Firstly, the price of everything has gone up. That charity shop will still have to heat and light its retail space, and though volunteers help to run charity shops, the day-to-day, consistent back office/management tasks usually fall to a paid staff member, whose wages will also rise with inflation, just like every other employee’s. So, if running costs have escalated, prices of the items sold in that shop must rise too, to ensure the charity can still afford to deliver its normal services and meet its bills.

The flipside of this, of course, is that the less well-off in our society, who traditionally have been the people charity shops have supported, through the provision of cheaper clothing and household items, for example, risk being priced out of the charity shop’s consumer base. That doesn’t look too good for the third sector, does it, if a shop aiming to help those in need in its local community no longer supports them?

Another reason charity shops have raised their prices is because they’re becoming much more savvy as to how much things are worth. These items aren’t likely to be the ones those in dire financial need would buy; however, it used to be a way that people on a budget could afford to purchase nice things, such as designer clothes, that would have otherwise been completely beyond their reach.

In recent years, people who perhaps aren’t completely broke, have been scouring charity shops for unrecognised treasures to resell. Designer clothes and accessories, precious jewellery innocently passed on in a house clearance, antiques shipped off to a good cause because the owners have no idea of their value…all the these things have been making entrepreneurs a mint in recent years. Some people have even packed in their jobs to go charity shop trawling full-time.

Of course, there’s nothing to say they can’t do this—they’re not breaking the law if they spot a bargain in a charity shop and sell it for a profit on such as eBay or Vinted. Morally, however, it may sit with other people easier than others. This seems to be what charity shops have cottoned on to—if someone is going to profit from a charity shop treasure, why shouldn’t it be them, which, in turn, benefits people who genuinely need help?

There isn’t a straightforward answer to this, as you could argue that people on a very low income could be just as entrepreneurial as the side hustlers and reap the profit of a bargain themselves. However, most of these people suffer from debilitating illnesses and they don’t have the physical capability or perhaps the understanding to create a sales listing online, nor the funds to sink into an item in readiness of its sale—because, what if it doesn’t sell? They’ve tied their money up in that item, which might represent their food budget for the day/week. It’s too much of a risk.

It's a worrying thought, that charity shops may no longer be able to price their products low enough for those at the poorer end of the fiscal chart to afford. They’re not looking for designer clothes…they may just need school uniform for their child or an outdoor coat for the winter. If prices have risen across the shop, though, even these things may be out of their reach. The increase may only be a pound here or there, but if you’ve never lived on a strict budget, you’ll have no idea how this can still be out of reach for some people. So, what do they do then?
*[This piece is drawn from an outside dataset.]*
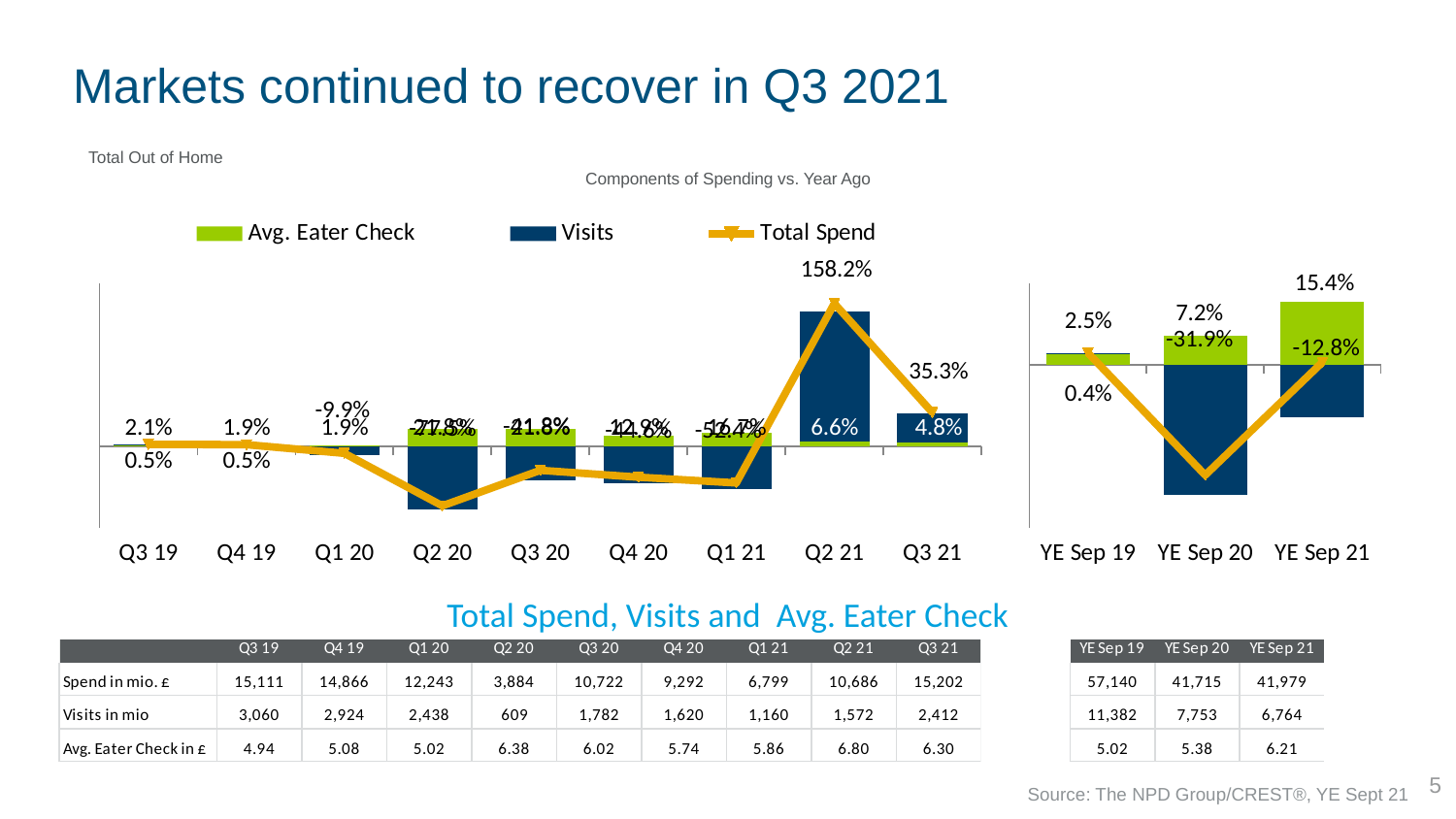
On the right chart (YE Sep 19 to YE Sep 21), what is the Visits value for YE Sep 20? -31.9% How many quarters are shown on the x axis of the left chart? 9 On the left chart, what is the Avg. Eater Check value for Q3 21? 4.8% On the left chart, what is the difference between the Visits values for Q2 21 and Q3 21? 122.9 percentage points How many series does the legend list? 3 On the left chart (Q3 19 to Q3 21), what is the Visits value for Q2 21? 158.2% On the right chart, does the Avg. Eater Check value rise or fall from YE Sep 19 to YE Sep 21? Rise What kind of chart is the left chart? Combined bar and line chart On the right chart, is the Avg. Eater Check value larger for YE Sep 20 or YE Sep 21? YE Sep 21 On the right chart, what is the Avg. Eater Check value for YE Sep 21? 15.4% On the left chart, which quarter has the highest Visits value? Q2 21 On the right chart, which period has the lowest Visits value? YE Sep 20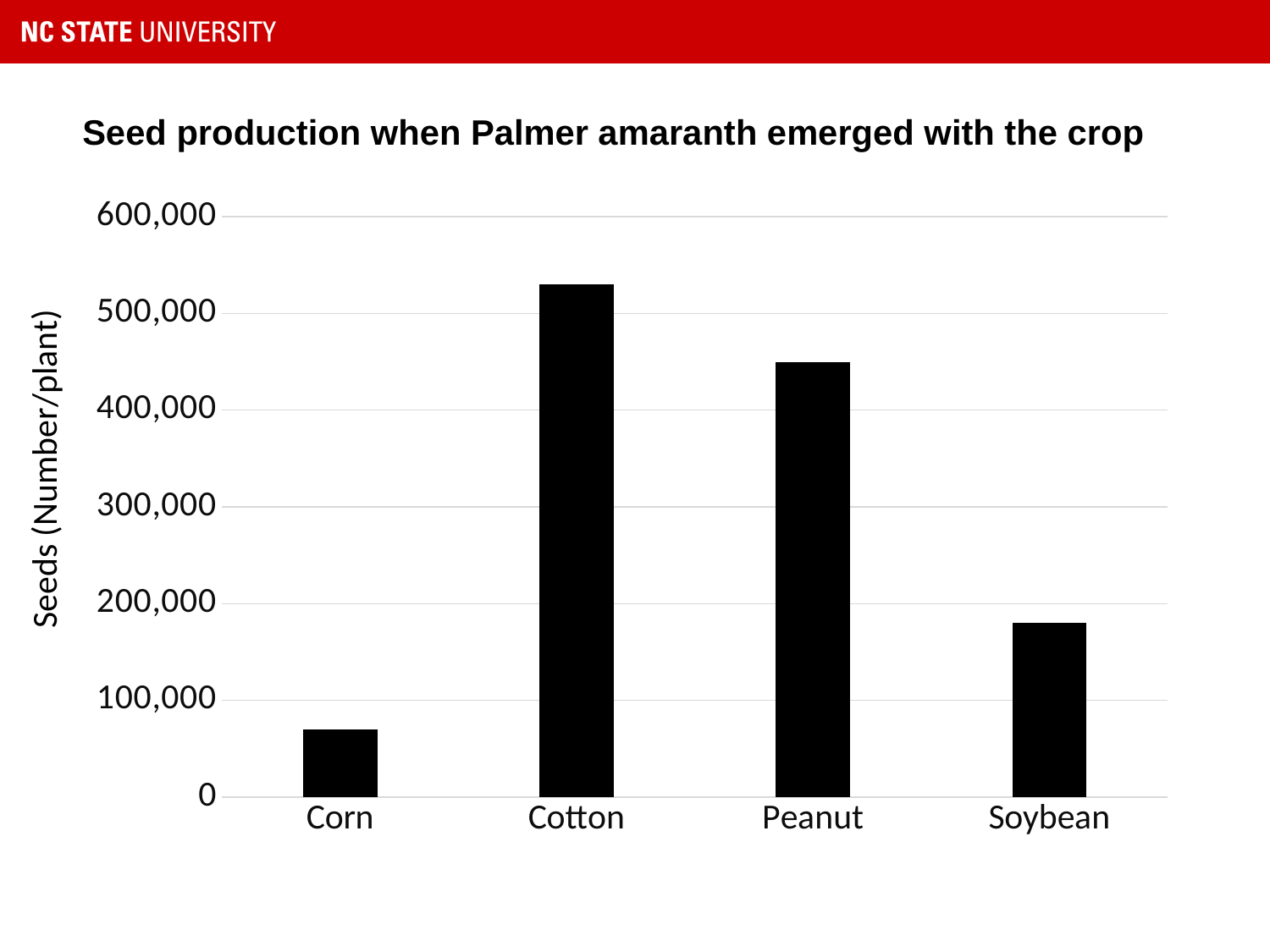
What is the title of the chart? Seed production when Palmer amaranth emerged with the crop Which has a higher seed production, Corn or Soybean? Soybean Is the value for Cotton greater or less than 500,000? greater What is the label of the y axis? Seeds (Number/plant) Which crop has the highest Palmer amaranth seed production? Cotton Is the value for Soybean greater or less than 200,000? less Is the value for Corn greater or less than 100,000? less What type of chart is shown on the slide? bar chart Which crop has the lowest Palmer amaranth seed production? Corn How many crops are shown on the x axis? 4 Which has a higher seed production, Peanut or Soybean? Peanut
Charity shops have been the last bastion of support for years now.

I spoke recently about how a charity shop in Melton had cranked things up a gear and created a space you’d expect to see from a well-known brand on the high street.
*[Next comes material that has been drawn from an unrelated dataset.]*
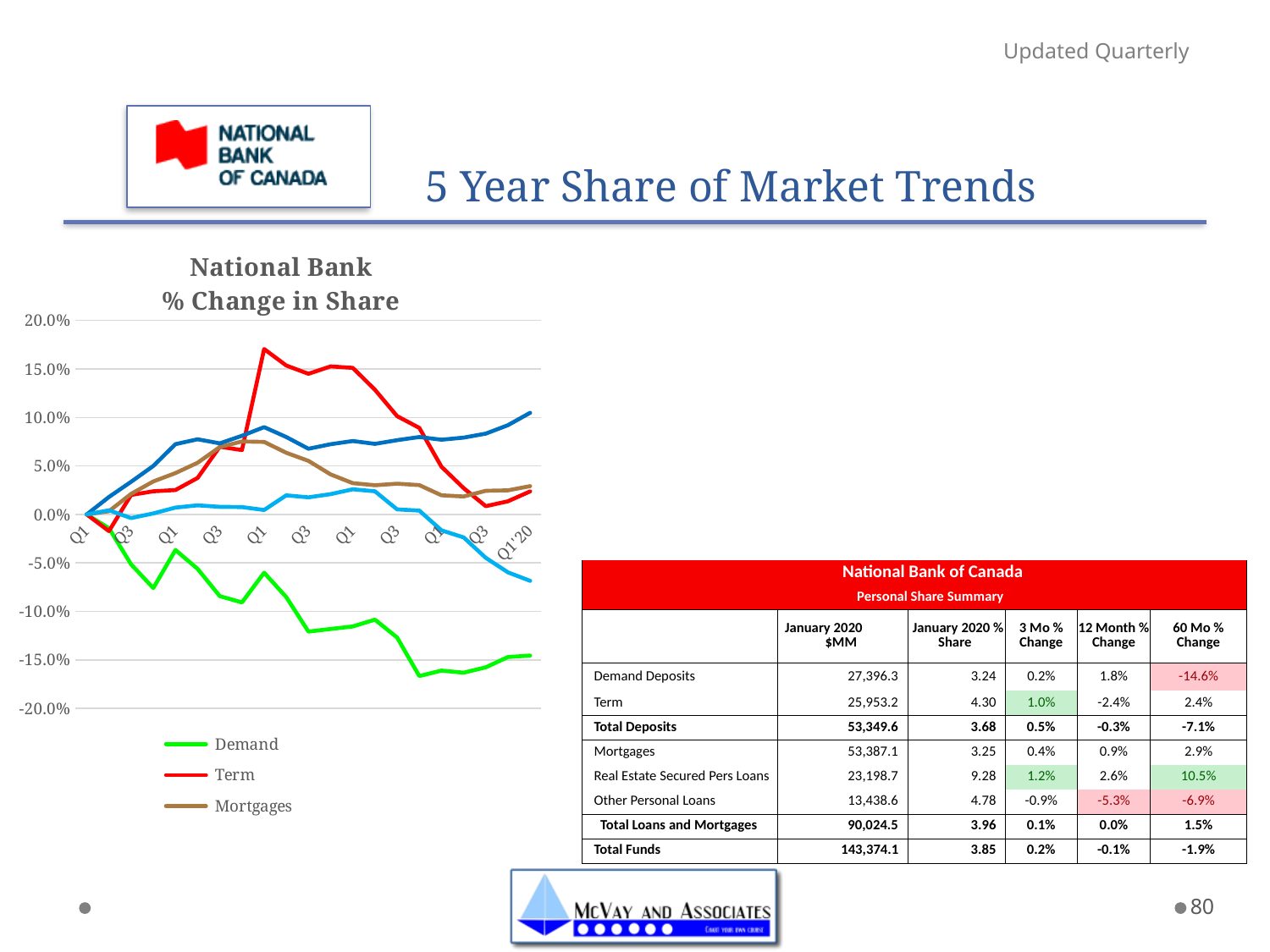
Is the value for Mortgages at Q1'20 greater or less than 0.0%? greater What is the title of the chart? National Bank % Change in Share Does the Demand line overall rise or fall from the first Q1 to Q1'20? fall What kind of chart is shown on the slide? line chart How many series does the chart legend list? 3 Which series in the legend is drawn in green? Demand Which legend series has the lowest value at Q1'20? Demand Is the value for Demand at Q1'20 greater or less than -10.0%? less At Q1'20, is the value for Term larger or smaller than the value for Demand? larger Is the peak value of the Term line greater or less than 15.0%? greater Which legend series reaches the highest value anywhere on the chart? Term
Aesthetically-pleasing, with the appearance of a TK Maxx, this shop is clearly aiming for a different class of shopper—those who can afford to spend more. This is great in one way, as more and more households, who perhaps wouldn’t have shopped in a charity shop before, are turning away from fast fashion and overspending in the current cost-of-living crisis in favour of charity shops as they also feel the pinch. However, as I’ve already mentioned, if every charity shop did this, where would that leave the vulnerable in our society who absolutely rely on them?